All the arguments which religion can offer were set before her, and she often appeared to feel their force, and resolved to repent; but the deadly wave seemed to have retired to gather new force, and again swept over her and prostrated her lower than “the beasts that perish.” There can be no more effectual barrier against the voice of conscience, the powerful influence of natural affection, and the strivings of the blessed Spirit of God, than the use of intoxicating drinks.

Her husband had made himself literally a beast: his appearance was scarcely human; bloated, discolored, tottering, uttering curses, and sometimes threatening her life. Her constitution after a while gave away, and she sunk in death, snoring out the few last days of her existence in a state of stupor, covered with rags and filth. Her husband had so benumbed every feeling of humanity by his excess, that he seemed very little affected by her death; and to one who reminded him of their former respectability, and spoke of the wretched state to which they were reduced, urging him powerfully, over the dead body of the self-murdered wife now to desist, he replied stupidly, that there is an eleventh hour.

Four or five years have elapsed, and he is still in the same state of beastly degradation—his property entirely gone, and he occasionally earning a few cents, with which to purchase the poison which is consuming his vitals, and rendering him stupid and dead to every motive that can be urged for reformation.

Two of the sons of this unhappy man have gone down to death in an awful manner. Another, in an affray occasioned by intoxication, received such an injury in the head that his intellect has suffered, and he is subject to fits of partial derangement. The other two are very intemperate; one of them apparently lost to all sense of shame.

The circumstances attending the death of one of these young men were extraordinary. He had become subject to fits in consequence of his intemperate life; and his wife following the same course, they were obliged to give up keeping a public-house, and he maintained himself by fishing. He frequently stopped colored people and others who were advertised as runaways, and obtained a reward for returning them to their masters. He was brutally cruel in his treatment of those who thus fell into his hands, and on one occasion, having apprehended a young colored man on suspicion of his being a runaway, he confined him; and taking him in a boat to his master—who had sent him from home on business—as he was returning, he fell from the boat, probably in a fit, and sunk like lead into the mighty waters. On the following day search was made for his body, which was found swollen and disfigured, and laid in the grave.

His brother, the youngest of the five, had not reached his twentieth year, but had given himself up to the influence of the vice which has proved the destruction of his family, until he also was subject to fits.
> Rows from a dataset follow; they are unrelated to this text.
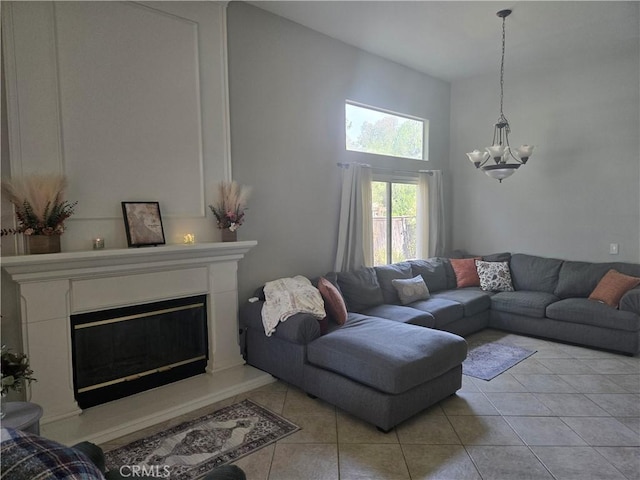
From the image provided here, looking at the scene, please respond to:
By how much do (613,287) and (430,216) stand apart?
235 cm

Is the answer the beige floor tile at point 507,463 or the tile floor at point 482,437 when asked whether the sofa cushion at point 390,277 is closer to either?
the tile floor at point 482,437

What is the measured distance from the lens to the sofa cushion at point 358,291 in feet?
13.8

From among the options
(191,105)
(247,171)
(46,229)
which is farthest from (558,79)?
(46,229)

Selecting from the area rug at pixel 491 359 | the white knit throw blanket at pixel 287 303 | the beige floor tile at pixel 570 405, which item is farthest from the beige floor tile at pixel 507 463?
the white knit throw blanket at pixel 287 303

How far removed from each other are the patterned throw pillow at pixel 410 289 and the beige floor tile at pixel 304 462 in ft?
7.33

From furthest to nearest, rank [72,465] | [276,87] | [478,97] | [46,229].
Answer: [478,97] < [276,87] < [46,229] < [72,465]

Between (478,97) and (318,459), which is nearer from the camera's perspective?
(318,459)

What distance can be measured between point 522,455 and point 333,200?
3.00m

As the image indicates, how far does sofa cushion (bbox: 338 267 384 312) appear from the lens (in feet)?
13.8

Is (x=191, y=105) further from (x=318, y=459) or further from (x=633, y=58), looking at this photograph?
(x=633, y=58)

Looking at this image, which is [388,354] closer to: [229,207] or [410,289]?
[229,207]

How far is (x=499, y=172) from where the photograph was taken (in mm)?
4102

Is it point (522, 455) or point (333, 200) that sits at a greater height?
point (333, 200)

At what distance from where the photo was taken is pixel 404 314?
3.94 meters
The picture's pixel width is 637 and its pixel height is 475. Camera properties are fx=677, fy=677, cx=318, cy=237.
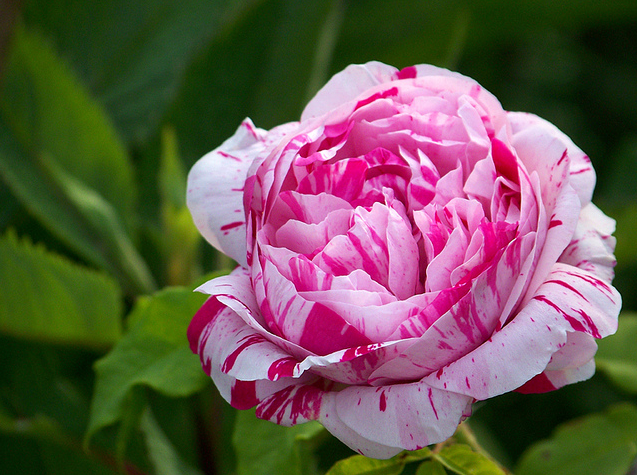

Not many months ago he was seized with one, being then intoxicated; he was recovered by the by-standers, and crawled to a small sloop lying partly on the shore for repairs: he laid himself down there, and was found, ten minutes afterwards, dead, with his head partly under water. It was supposed that another fit had seized him, and that in his struggle he had fallen and suffocated.

This is a melancholy history, but a true one. Many circumstances rendering it more striking are suppressed, as some of the parties are living. The old man, but a short time ago, was warned again, and the question put to him, “What are the benefits of this practice?” “It fattens graveyards!” he replied, with a distorted countenance and a horrid laugh.

Yes, such are the dire results of intemperance; and of intemperance not born with one, but brought on by a temperate use of ardent spirit. These facts are well known. They are published with the hope of their proving a restraint to some one who, trusting in the strength of principle, may occasionally taste this destructive poison.

“Look not upon the wine when it is red, when it giveth his color in the cup, when it moveth itself aright: at the last it biteth like a serpent, and stingeth like an adder.” Go to God for strength to resist temptation; practise entire abstinence from all that can intoxicate; repent of sin, and trust in the mercy of Christ; and you shall be safe for the present life, and that which is to come.


PUBLISHED BY THE AMERICAN TRACT SOCIETY.